The problem with rwlock can be observed on multi-core systems, where multi-queues NIC handles packets rate about several Mpps.
Just for example: 28 cores Xeon, Mellanox 100G mlx5en, 6Mpps inbound traffic. Executing of tcpdump -npi mce3 host 198.18.0.1 immediately produces packets drop around 500kpps-1.5Mpps depending to traffic due to rwlock contention. Several times we faced with this problem on production systems, when an engineer tried to analyze some network traffic with tcpdump. This how it looks like:
# netstat -hw1 -I mce3 input mce3 output packets errs idrops bytes packets errs bytes colls 5.9M 0 0 339M 0 0 0 0 6.0M 0 0 345M 0 0 0 0 6.0M 0 0 345M 0 0 0 0 6.0M 0 0 345M 0 0 0 0 6.0M 0 0 345M 0 0 0 0 6.0M 0 0 341M 0 0 0 0 5.8M 0 0 330M 0 0 0 0 5.7M 0 0 325M 0 0 0 0 5.7M 0 0 328M 0 0 0 0 4.1M 0 1.9M 236M 0 0 0 0 4.0M 0 1.9M 226M 0 0 0 0 4.1M 0 1.9M 234M 0 0 0 0 3.9M 0 1.9M 225M 0 0 0 0 4.1M 0 1.9M 234M 0 0 0 0 4.1M 0 1.9M 234M 0 0 0 0 4.1M 0 1.9M 234M 0 0 0 0 4.1M 0 1.9M 234M 0 0 0 0 5.9M 0 107k 339M 0 0 0 0 6.0M 0 0 345M 0 0 0 0 ^C
What was changed:
- all lists were changed to use CK_LIST
- from struct bpf_if removed bif_lock and bif_flags fields, added bif_refcnt and epoch_ctx.

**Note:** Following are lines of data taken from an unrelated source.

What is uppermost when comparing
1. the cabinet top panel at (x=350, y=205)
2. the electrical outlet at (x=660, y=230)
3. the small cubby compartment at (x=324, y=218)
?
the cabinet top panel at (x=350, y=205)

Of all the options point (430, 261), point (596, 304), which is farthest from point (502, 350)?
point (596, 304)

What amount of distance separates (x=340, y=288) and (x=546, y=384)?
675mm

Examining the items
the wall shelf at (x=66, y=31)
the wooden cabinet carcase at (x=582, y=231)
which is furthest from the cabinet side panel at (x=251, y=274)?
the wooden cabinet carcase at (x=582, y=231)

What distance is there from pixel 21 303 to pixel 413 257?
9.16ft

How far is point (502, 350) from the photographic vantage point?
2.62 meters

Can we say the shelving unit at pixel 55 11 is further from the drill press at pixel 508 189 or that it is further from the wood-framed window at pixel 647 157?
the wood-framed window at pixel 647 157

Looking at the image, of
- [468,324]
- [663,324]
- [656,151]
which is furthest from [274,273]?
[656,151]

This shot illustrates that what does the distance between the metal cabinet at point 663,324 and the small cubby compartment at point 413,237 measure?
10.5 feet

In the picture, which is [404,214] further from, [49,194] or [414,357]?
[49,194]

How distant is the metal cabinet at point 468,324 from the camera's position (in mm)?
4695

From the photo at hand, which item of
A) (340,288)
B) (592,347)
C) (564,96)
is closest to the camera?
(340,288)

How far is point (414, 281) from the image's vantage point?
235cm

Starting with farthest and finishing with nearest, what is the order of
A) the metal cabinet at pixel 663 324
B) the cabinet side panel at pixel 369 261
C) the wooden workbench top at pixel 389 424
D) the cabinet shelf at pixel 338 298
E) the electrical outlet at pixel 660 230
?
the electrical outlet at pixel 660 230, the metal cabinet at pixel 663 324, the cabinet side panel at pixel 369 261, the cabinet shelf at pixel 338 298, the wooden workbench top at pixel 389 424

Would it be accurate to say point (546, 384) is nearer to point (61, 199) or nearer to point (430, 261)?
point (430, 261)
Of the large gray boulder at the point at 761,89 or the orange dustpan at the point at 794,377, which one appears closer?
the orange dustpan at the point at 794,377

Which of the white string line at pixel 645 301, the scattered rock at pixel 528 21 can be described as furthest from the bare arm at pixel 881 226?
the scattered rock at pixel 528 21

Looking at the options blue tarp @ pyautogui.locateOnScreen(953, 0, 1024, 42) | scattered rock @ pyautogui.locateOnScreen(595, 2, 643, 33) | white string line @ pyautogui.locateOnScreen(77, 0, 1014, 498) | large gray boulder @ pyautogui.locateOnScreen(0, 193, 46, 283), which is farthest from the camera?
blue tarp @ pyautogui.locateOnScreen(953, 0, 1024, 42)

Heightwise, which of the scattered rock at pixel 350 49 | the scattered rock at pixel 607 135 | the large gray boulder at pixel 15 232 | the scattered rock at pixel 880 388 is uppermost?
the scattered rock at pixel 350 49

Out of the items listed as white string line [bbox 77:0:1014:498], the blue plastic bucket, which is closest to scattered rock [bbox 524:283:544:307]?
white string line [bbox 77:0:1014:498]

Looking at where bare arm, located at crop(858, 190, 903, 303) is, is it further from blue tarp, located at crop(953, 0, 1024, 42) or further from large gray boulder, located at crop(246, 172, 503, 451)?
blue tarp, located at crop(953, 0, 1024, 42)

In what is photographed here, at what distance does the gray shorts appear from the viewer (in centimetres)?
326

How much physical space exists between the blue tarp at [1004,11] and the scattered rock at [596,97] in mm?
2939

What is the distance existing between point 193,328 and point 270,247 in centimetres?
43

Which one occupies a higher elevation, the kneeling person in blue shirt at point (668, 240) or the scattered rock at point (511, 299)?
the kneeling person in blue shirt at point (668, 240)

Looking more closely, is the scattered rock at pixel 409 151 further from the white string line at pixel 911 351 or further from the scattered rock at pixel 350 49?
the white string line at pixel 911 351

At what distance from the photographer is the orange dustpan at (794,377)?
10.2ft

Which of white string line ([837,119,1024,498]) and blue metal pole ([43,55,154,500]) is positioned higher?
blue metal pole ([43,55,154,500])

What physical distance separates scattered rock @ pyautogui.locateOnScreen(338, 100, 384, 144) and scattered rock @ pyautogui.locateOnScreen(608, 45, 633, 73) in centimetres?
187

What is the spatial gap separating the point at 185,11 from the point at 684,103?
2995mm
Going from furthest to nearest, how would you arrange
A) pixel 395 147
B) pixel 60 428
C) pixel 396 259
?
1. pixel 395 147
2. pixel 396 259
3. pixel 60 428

Now when an interface registers using bpfattach, its pointer is referenced by bif_if structure. And we hold this reference until bif_if structure will be detached and freed.
- each bpf_d descriptor references bpf_if structure when it is attached. In conjunction with epoch(9) this prevents accessing to freed bpf_if, ifnet and bpf_d structures.
- bpf_freelist and ifnet_departure event are no longer needed. BPF interfaces can be linked and unlinked from bpf_iflist only when global BPF_LOCK is held. When interface is unlinked, it will be freed() using epoch_call() when this will be safe.
- new struct bpf_program_buffer is introduced to keep BPF filter programs. It is used to allow change BPF program without interface lock. New buffer is allocated for new program, and then old pointer is freed using epoch_call().
- since BPF_LOCK() is sx lock, we can avoid extra locking in bpf_zero_counters(), bpf_getdltlist(), bpfstats_fill_xbpf().
- also some functions were merged into another to avoid extra locking/relocking: bpf_attachd() now calls reset_d(); bpf_upgraded() moved into bpf_setf(); bpf_detachd_locked() can invoke bpf_wakeup() when bpf_if is detached.